Task to carry out:
Convert every line of the records below into a Markdown table with the columns No. and Text, giving each line a row number and skipping blank lines. Leave the pictures out of the table.

Data for the task:
** START **
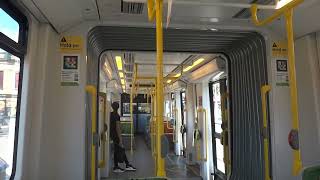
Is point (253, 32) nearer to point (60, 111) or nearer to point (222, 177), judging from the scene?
point (60, 111)

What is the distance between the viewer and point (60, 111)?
2.62 m

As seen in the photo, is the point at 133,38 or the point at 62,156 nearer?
the point at 62,156

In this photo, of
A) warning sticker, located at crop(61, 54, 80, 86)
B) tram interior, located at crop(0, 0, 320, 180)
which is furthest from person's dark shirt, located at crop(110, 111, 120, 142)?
warning sticker, located at crop(61, 54, 80, 86)

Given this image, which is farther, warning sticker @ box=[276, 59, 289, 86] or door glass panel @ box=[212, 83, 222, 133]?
door glass panel @ box=[212, 83, 222, 133]

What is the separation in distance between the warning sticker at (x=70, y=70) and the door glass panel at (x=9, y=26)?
517 mm

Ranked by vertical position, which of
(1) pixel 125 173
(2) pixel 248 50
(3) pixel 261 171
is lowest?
(1) pixel 125 173

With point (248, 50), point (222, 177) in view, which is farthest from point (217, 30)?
point (222, 177)

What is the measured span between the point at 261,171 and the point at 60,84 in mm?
2353

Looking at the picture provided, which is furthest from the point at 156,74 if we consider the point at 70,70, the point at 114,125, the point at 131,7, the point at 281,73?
the point at 114,125

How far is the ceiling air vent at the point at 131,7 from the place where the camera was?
7.79 ft

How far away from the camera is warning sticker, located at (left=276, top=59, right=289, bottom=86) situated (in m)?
2.88

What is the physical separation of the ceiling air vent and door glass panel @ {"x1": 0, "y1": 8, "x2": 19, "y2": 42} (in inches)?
35.5

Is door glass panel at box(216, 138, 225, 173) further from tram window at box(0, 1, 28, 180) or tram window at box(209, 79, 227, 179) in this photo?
tram window at box(0, 1, 28, 180)

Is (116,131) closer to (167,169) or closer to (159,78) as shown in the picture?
(167,169)
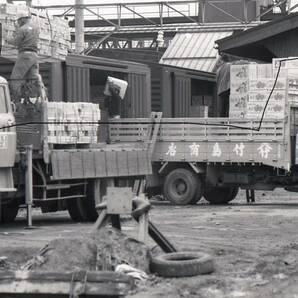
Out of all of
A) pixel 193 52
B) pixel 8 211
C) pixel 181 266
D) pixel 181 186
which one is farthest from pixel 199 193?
pixel 193 52

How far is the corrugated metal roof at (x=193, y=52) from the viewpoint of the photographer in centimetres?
2856

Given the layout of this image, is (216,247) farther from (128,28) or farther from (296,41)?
(128,28)

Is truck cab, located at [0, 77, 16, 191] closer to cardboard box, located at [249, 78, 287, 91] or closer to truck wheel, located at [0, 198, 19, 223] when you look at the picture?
truck wheel, located at [0, 198, 19, 223]

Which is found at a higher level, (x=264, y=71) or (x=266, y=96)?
(x=264, y=71)

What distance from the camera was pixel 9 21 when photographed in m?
13.0

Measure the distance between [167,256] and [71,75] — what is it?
1145 cm

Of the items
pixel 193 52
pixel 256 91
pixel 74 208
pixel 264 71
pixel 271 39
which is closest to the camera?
pixel 74 208

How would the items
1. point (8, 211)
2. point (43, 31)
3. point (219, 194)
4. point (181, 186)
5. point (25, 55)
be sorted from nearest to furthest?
1. point (25, 55)
2. point (43, 31)
3. point (8, 211)
4. point (181, 186)
5. point (219, 194)

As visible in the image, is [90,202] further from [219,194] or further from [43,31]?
[219,194]

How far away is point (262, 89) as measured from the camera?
1786 cm

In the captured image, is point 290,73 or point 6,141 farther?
point 290,73

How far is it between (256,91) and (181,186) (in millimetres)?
3219

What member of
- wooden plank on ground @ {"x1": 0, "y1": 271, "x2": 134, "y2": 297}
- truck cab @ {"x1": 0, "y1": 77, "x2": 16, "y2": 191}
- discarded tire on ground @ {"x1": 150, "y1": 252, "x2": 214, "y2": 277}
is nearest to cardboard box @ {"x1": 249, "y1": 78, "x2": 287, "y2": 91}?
truck cab @ {"x1": 0, "y1": 77, "x2": 16, "y2": 191}

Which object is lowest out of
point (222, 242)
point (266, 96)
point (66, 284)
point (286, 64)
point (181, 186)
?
point (222, 242)
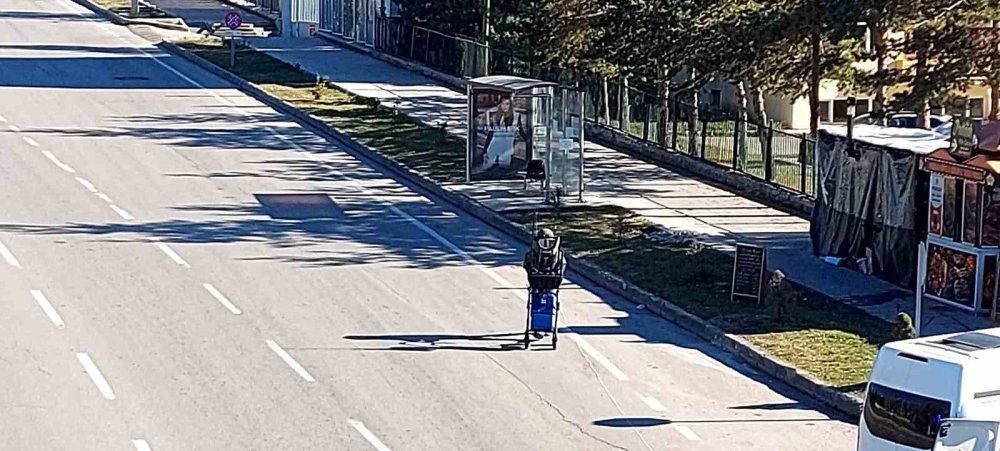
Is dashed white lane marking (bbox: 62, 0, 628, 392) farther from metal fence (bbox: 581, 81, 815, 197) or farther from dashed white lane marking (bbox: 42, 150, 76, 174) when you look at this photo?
metal fence (bbox: 581, 81, 815, 197)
** END **
Full answer:
| No. | Text |
|---|---|
| 1 | Is point (253, 32) nearer to point (60, 111) or nearer to point (222, 177), judging from the scene? |
| 2 | point (60, 111) |
| 3 | What is the distance between the viewer and point (60, 111)? |
| 4 | 2.62 m |
| 5 | As seen in the photo, is the point at 133,38 or the point at 62,156 nearer? |
| 6 | the point at 62,156 |
| 7 | In this photo, of |
| 8 | A) warning sticker, located at crop(61, 54, 80, 86) |
| 9 | B) tram interior, located at crop(0, 0, 320, 180) |
| 10 | which is furthest from person's dark shirt, located at crop(110, 111, 120, 142)? |
| 11 | warning sticker, located at crop(61, 54, 80, 86) |
| 12 | Given this image, which is farther, warning sticker @ box=[276, 59, 289, 86] or door glass panel @ box=[212, 83, 222, 133]? |
| 13 | door glass panel @ box=[212, 83, 222, 133] |
| 14 | What is the separation in distance between the warning sticker at (x=70, y=70) and the door glass panel at (x=9, y=26)? |
| 15 | 517 mm |
| 16 | Ranked by vertical position, which of |
| 17 | (1) pixel 125 173 |
| 18 | (2) pixel 248 50 |
| 19 | (3) pixel 261 171 |
| 20 | is lowest? |
| 21 | (1) pixel 125 173 |
| 22 | With point (248, 50), point (222, 177) in view, which is farthest from point (217, 30)? |
| 23 | point (222, 177) |
| 24 | What is the measured span between the point at 261,171 and the point at 60,84 in mm? |
| 25 | 2353 |
| 26 | Looking at the picture provided, which is furthest from the point at 156,74 if we consider the point at 70,70, the point at 114,125, the point at 131,7, the point at 281,73? |
| 27 | the point at 114,125 |
| 28 | How far is the ceiling air vent at the point at 131,7 from the place where the camera was? |
| 29 | 7.79 ft |
| 30 | How far away from the camera is warning sticker, located at (left=276, top=59, right=289, bottom=86) situated (in m)? |
| 31 | 2.88 |
| 32 | What is the physical separation of the ceiling air vent and door glass panel @ {"x1": 0, "y1": 8, "x2": 19, "y2": 42} (in inches)? |
| 33 | 35.5 |
| 34 | Is door glass panel at box(216, 138, 225, 173) further from tram window at box(0, 1, 28, 180) or tram window at box(209, 79, 227, 179) in this photo? |
| 35 | tram window at box(0, 1, 28, 180) |
| 36 | Is (116,131) closer to (167,169) or closer to (159,78) as shown in the picture? |
| 37 | (167,169) |
| 38 | Out of all of |
| 39 | A) pixel 193 52 |
| 40 | B) pixel 8 211 |
| 41 | C) pixel 181 266 |
| 42 | D) pixel 181 186 |
| 43 | which one is farthest from pixel 199 193? |
| 44 | pixel 193 52 |
| 45 | How far is the corrugated metal roof at (x=193, y=52) from the viewpoint of the photographer in centimetres? |
| 46 | 2856 |
| 47 | Given the layout of this image, is (216,247) farther from (128,28) or farther from (296,41)? |
| 48 | (128,28) |
| 49 | Is truck cab, located at [0, 77, 16, 191] closer to cardboard box, located at [249, 78, 287, 91] or closer to truck wheel, located at [0, 198, 19, 223] when you look at the picture? |
| 50 | truck wheel, located at [0, 198, 19, 223] |
| 51 | Which is found at a higher level, (x=264, y=71) or (x=266, y=96)? |
| 52 | (x=264, y=71) |
| 53 | What distance from the camera was pixel 9 21 when photographed in m? |
| 54 | 13.0 |
| 55 | Measure the distance between [167,256] and [71,75] — what is it? |
| 56 | 1145 cm |
| 57 | Of the items |
| 58 | pixel 193 52 |
| 59 | pixel 256 91 |
| 60 | pixel 74 208 |
| 61 | pixel 264 71 |
| 62 | pixel 271 39 |
| 63 | which is closest to the camera? |
| 64 | pixel 74 208 |
| 65 | How would the items |
| 66 | 1. point (8, 211) |
| 67 | 2. point (43, 31) |
| 68 | 3. point (219, 194) |
| 69 | 4. point (181, 186) |
| 70 | 5. point (25, 55) |
| 71 | be sorted from nearest to furthest? |
| 72 | 1. point (25, 55) |
| 73 | 2. point (43, 31) |
| 74 | 3. point (8, 211) |
| 75 | 4. point (181, 186) |
| 76 | 5. point (219, 194) |
| 77 | As visible in the image, is [90,202] further from [219,194] or further from [43,31]? |
| 78 | [219,194] |
| 79 | How far away is point (262, 89) as measured from the camera? |
| 80 | 1786 cm |
| 81 | In the captured image, is point 290,73 or point 6,141 farther? |
| 82 | point 290,73 |
| 83 | How far is it between (256,91) and (181,186) (in millimetres)? |
| 84 | 3219 |
| 85 | What member of |
| 86 | - wooden plank on ground @ {"x1": 0, "y1": 271, "x2": 134, "y2": 297} |
| 87 | - truck cab @ {"x1": 0, "y1": 77, "x2": 16, "y2": 191} |
| 88 | - discarded tire on ground @ {"x1": 150, "y1": 252, "x2": 214, "y2": 277} |
| 89 | is nearest to cardboard box @ {"x1": 249, "y1": 78, "x2": 287, "y2": 91}? |
| 90 | truck cab @ {"x1": 0, "y1": 77, "x2": 16, "y2": 191} |
| 91 | Which object is lowest out of |
| 92 | point (222, 242) |
| 93 | point (266, 96) |
| 94 | point (66, 284) |
| 95 | point (286, 64) |
| 96 | point (181, 186) |
| 97 | ? |
| 98 | point (222, 242) |
| 99 | Is dashed white lane marking (bbox: 62, 0, 628, 392) farther from metal fence (bbox: 581, 81, 815, 197) or farther from dashed white lane marking (bbox: 42, 150, 76, 174) when you look at this photo? |
| 100 | metal fence (bbox: 581, 81, 815, 197) |